What to work on:
Pictures excluded, copy word for word the lines from the one holding "Uma pessoa olhando" through the last line below.

(Supplied records)

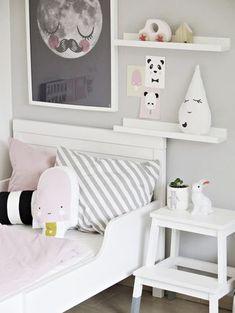 Une adorable #chambre pour #enfant au #style #scandinave. #déco #décoration #blanc #gris #rose http://www.m-habitat.fr/par-pieces/chambre/amenager-une-chambre-pour-enfant-2624_A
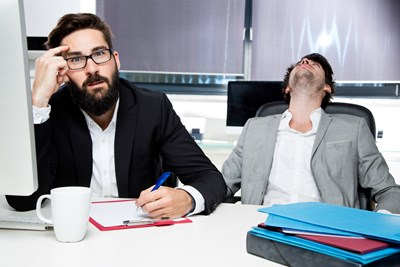 17 Signs Your Co-Worker Hates You
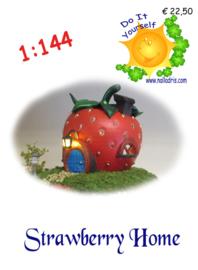 DIY 1:144 Strawberry home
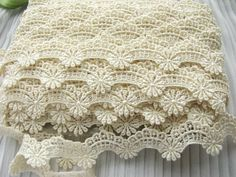 BOLD 14yds ~Chic Cottage Scallop Venise Lace Trim ~IVORY/CREAM~ Pillow~lampshade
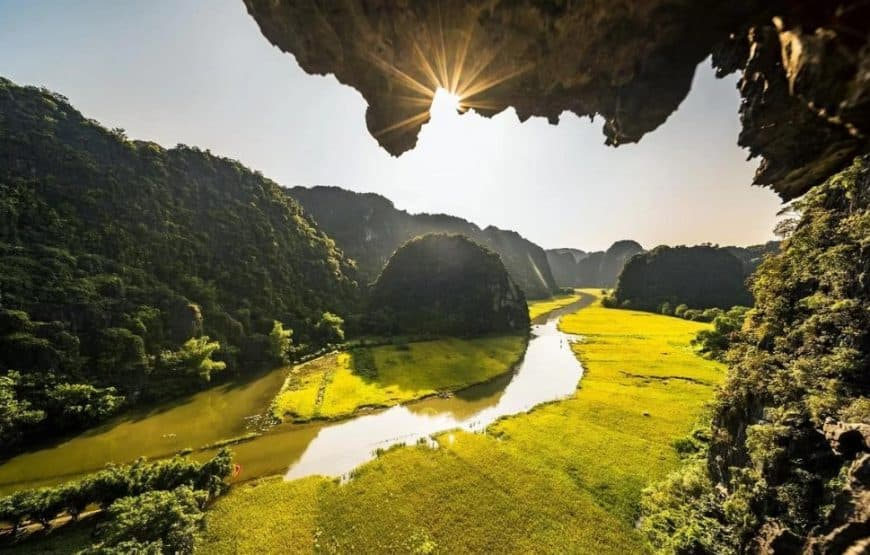 Hanoi to Ninh Binh by car – private driver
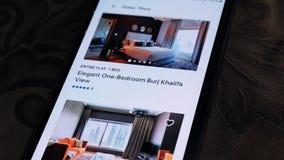 Uma pessoa olhando para quartos de hotel em Dubai - Usando o aplicativo Airbnb em um smartphone - Explorando a cidade de Dubai video estoque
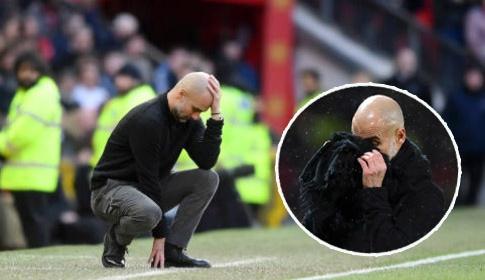 """Pep Guardiola gục đầu, suýt """"rơi lệ"""" sau trận thua ê chề của Man City"""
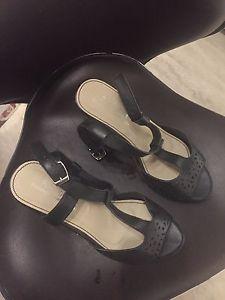 Brand New Size 10 Ladies Sandals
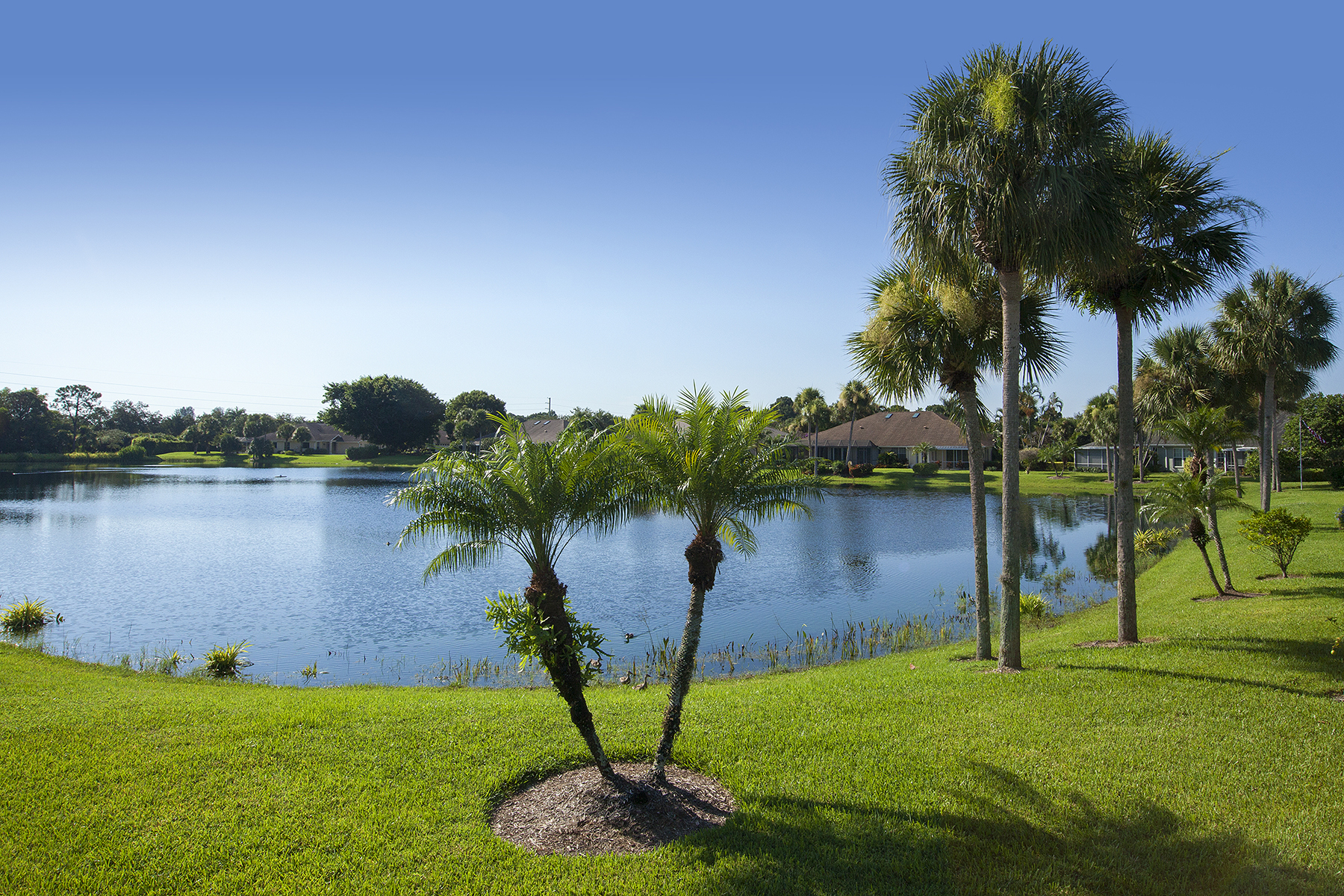 Additional photo for property listing at IMPERIAL GOLF ESTATES - PARK PLACE WEST 1200  Imperial Dr 25 Naples, Florida 34110 United States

(End Supplied records)

Result of the task:
 Uma pessoa olhando para quartos de hotel em Dubai - Usando o aplicativo Airbnb em um smartphone - Explorando a cidade de Dubai video estoque
 """Pep Guardiola gục đầu, suýt """"rơi lệ"""" sau trận thua ê chề của Man City"""
 Brand New Size 10 Ladies Sandals
 Additional photo for property listing at IMPERIAL GOLF ESTATES - PARK PLACE WEST 1200  Imperial Dr 25 Naples, Florida 34110 United States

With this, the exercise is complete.